Мужики с повозками, лотки, груды товаров так плотно окружают ее, что, кажется, самому Богу не остается места.
На площади крик, вонь, суета. Орут коты. Квохчут привезенные на продажу в корзинках связанные куры и петухи. Хрюкают свиньи. Ржут кобылы.
На небе беснуются краски.
Но к вечеру все затихает.
Снова оживают иконы, светятся лампады. Засыпают, улегшись в стойлах на навоз и тяжело сопя, коровы, угомонились и сидят, хитро помаргивая, на насестах куры.
Торговцы под лампой за столом считают барыши. Их дочки, уморившись, отдыхают. Дебелые, грудастые.
Нажмешь — так и брызнут сладкие белые струйки.
Светлая, колдовская луна кружит над крышами.
Один я мечтаю на площади.
Да зачарованная, почти прозрачная свинья застыла рядом как вкопанная.
Иду по улице. Столбики торчат вкривь и вкось.
Небо пепельно-голубое. Склоняют головы редкие деревья.
Так хочется проехаться верхом на лошади!
Но та, что есть у деда, не лошадь, а кляча с тощей шеей.
— Дядя, миленький, ну, пожалуйста, я так хочу… — умоляю я дядюшку Неха.
— Что?
— Покататься на кобыле.
— Да ты же не умеешь.
— Умею, умею.
И вот кобыла стоит передо мной, опустив морду.
Такая печальная. Бормочет что-то.
А может, улыбается в траву.
Как бы влезть на нее? Я карабкаюсь по брюху, но никак. Седла на ней нет, а брюхо, скажу вам, изрядное.
Расставив ноги, растопырив руки, хочу запрыгнуть.
Но она отходит. И я лечу мимо, на землю. Наверняка сейчас лягнет копытом. Но кляча, весело взбрыкнув, несется что есть духу прочь.
Весь вечер мы ее ищем.
Дядя бранится. Куда же девалась кобыла?
Находим ее посреди леса — бредет себе, бренчит бубенчиком.
И, как ни в чем не бывало, щиплет травку.

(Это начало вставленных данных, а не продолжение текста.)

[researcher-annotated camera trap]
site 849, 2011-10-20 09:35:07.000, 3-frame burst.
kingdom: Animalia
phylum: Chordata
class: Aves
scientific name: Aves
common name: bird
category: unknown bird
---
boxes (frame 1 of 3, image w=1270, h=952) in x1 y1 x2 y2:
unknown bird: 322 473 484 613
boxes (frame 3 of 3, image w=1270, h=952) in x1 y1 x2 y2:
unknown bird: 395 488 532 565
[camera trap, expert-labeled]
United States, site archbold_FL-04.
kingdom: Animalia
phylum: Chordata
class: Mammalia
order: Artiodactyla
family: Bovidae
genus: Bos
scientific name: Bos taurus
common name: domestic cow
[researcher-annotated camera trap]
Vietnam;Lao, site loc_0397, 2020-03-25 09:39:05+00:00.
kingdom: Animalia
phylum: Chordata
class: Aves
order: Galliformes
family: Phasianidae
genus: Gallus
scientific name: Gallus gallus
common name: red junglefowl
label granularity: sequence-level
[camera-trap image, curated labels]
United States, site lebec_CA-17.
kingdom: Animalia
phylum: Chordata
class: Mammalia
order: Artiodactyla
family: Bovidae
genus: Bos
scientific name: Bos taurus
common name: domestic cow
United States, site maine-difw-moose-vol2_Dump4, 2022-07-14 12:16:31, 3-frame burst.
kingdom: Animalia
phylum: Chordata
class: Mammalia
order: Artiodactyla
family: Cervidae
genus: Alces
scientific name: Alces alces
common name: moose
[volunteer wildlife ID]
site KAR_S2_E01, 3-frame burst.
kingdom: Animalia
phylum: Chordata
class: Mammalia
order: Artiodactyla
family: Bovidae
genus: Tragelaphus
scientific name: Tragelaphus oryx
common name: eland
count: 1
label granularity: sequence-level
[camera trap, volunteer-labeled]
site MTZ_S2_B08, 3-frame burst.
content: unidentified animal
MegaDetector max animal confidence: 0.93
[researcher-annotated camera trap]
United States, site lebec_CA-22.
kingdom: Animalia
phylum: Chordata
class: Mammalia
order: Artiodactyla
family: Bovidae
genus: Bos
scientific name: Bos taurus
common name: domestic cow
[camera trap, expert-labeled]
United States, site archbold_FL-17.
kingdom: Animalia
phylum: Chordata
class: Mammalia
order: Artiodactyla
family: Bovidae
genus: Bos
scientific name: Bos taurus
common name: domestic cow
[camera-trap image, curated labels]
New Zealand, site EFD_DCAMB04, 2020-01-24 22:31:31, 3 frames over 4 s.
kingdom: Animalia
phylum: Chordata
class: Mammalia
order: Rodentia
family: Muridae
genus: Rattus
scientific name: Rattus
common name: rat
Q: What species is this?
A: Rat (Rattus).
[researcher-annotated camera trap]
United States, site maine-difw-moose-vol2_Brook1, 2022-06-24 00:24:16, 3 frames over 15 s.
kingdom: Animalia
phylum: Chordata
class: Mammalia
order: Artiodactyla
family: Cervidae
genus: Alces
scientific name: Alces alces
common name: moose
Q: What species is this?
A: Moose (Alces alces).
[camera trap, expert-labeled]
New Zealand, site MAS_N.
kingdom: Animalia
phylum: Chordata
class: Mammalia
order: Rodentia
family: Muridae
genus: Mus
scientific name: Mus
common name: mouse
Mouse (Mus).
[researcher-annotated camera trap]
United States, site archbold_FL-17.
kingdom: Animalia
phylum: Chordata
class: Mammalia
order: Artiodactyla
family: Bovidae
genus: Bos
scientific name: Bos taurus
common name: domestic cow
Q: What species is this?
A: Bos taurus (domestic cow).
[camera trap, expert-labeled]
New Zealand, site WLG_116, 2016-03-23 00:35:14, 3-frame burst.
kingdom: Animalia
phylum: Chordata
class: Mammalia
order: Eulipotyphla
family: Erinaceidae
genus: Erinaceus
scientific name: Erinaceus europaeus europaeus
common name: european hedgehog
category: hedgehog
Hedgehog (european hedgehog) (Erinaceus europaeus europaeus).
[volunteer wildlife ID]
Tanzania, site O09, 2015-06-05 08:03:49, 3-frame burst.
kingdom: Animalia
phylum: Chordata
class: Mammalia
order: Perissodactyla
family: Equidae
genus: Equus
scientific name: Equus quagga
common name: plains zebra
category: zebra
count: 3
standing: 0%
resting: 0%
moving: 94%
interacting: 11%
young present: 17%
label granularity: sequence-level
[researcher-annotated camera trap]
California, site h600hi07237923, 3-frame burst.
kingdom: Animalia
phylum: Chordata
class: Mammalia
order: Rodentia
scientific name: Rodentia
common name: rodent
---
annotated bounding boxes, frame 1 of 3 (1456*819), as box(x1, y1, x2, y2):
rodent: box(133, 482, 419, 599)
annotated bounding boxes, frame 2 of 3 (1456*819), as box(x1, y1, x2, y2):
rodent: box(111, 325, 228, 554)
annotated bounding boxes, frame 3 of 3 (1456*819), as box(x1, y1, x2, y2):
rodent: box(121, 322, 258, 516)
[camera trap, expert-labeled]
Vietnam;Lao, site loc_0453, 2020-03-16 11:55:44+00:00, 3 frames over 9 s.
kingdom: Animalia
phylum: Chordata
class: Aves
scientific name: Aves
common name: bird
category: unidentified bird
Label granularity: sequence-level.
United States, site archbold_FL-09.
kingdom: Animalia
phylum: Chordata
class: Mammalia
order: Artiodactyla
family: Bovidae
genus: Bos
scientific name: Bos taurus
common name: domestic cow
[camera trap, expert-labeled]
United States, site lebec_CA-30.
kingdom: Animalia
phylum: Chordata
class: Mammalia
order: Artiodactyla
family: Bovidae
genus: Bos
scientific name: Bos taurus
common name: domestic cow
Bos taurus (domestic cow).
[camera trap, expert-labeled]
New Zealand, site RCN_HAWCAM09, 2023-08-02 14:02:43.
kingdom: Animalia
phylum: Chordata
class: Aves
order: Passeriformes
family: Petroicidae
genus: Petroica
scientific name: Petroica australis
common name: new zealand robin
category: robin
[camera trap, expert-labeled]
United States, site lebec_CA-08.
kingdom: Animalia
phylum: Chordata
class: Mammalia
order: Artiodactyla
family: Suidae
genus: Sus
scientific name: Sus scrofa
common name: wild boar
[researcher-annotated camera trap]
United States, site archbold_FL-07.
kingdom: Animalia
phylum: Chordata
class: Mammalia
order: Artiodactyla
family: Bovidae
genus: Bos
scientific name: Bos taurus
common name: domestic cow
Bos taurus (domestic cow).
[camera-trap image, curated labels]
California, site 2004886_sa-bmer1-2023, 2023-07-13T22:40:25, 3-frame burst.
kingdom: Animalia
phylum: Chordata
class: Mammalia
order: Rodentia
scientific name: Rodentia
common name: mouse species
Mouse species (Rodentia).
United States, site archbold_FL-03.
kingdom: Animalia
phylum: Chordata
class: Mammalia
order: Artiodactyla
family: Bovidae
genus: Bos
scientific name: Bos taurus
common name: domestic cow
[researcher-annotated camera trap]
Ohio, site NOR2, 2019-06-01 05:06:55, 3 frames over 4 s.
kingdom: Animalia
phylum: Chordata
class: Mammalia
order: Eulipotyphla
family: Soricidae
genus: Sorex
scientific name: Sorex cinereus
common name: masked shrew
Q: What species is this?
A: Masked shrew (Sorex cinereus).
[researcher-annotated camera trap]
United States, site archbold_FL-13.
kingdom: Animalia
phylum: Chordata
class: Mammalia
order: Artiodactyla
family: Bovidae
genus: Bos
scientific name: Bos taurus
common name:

Наша столовая. 1910-е. Бумага, тушь.
Шли годы. Никуда не денешься, пора взрослеть и делаться как все.
И вот в один прекрасный день к нам явился учитель, маленький раби из Могилева.
Как будто сошел с моей картины или убежал из цирка.
Его и не приглашали. Он пришел сам, как сваха или гробовщик.
«Каких-нибудь полгода», — уверяет он матушку.
Ишь какой шустрый!
И вот я сижу, уставившись ему в бороду.
Я уже усвоил, что «а» с черточкой внизу будет «о». Но на «а» меня клонит в сон, а на черточке… В это самое время засыпает сам раби.
Он такой чудак!
Каждый день я прибегал к нему на урок и возвращался в потемках с фонарем.
По пятницам он водил меня в баню и укладывал на скамью.
Вооружившись березовым веником, внимательно изучал мое тело, будто страницу Священного Писания.
Таких раби у меня было трое.
Первый — этот клоп из Могилева.
Второй, раби Охре (о нем я не помню ничего, пустое место).
И третий, личность весьма примечательная, рано скончавшийся раби Джаткин.
Это он заставил меня выдолбить речь о «тфилим»[11], которую я произнес, стоя на стуле, в день своего тринадцатилетия.
Признаться, потом я приложил все силы, чтобы забыть ее в ближайший час.
И все-таки больше всех мне запомнился первый маленький раби из Могилева.
Подумайте только, каждую субботу, вместо того чтобы бежать на речку, я, по маминому приказу, шел к нему изучать Писание.
И являлся как раз в тот час, когда раби с женой, совершенно раздетые, сладко спали после субботнего обеда. Изволь дожидаться, пока учитель встанет и наденет штаны!
Однажды, пока я стучался в закрытую дверь, меня приметила хозяйская собака, матерая рыжая псина, злая и клыкастая.
Уши у нее поднялись торчком, и она медленно стала спускаться с крыльца прямо ко мне…
Что было дальше, не помню. Меня подобрали у калитки, и только тогда я очнулся.
Собака искусала меня, рука и нога были в крови.
— Не раздевайте меня, только приложите лед…
— Надо отнести его домой, к матери, и поскорее.
В тот же день собаку отловили городовые и прежде чем прикончить, выпустили в нее дюжину пуль.
А вечером дядя повез меня лечиться в Петербург.
Местные врачи объявили, что я умру через три дня.
Прекрасно! Все за мной ухаживают. Каждый день все ближе смерть. Я герой.
Собака оказалась бешеной.
Что же, я был не прочь отправиться в Петербург.
Учитель («Меламед»). 1922–1923. Бумага, офорт, сухая игла.
Мне казалось, что я обязательно встречу там на улице царя.
Переезжая через Неву, я решил, что мост подвешен прямо с неба.
Про укус я совсем забыл. Мне нравилось лежать одному на белоснежных простынях и получать на обед желтый бульон с яйцом.
Нравилось гулять в больничном садике, и я все высматривал среди богато одетых детишек наследника престола. Держался я особняком, ни с кем не играл, да и игрушек у меня не было. Первый раз в жизни я видел их столько, да еще таких красивых!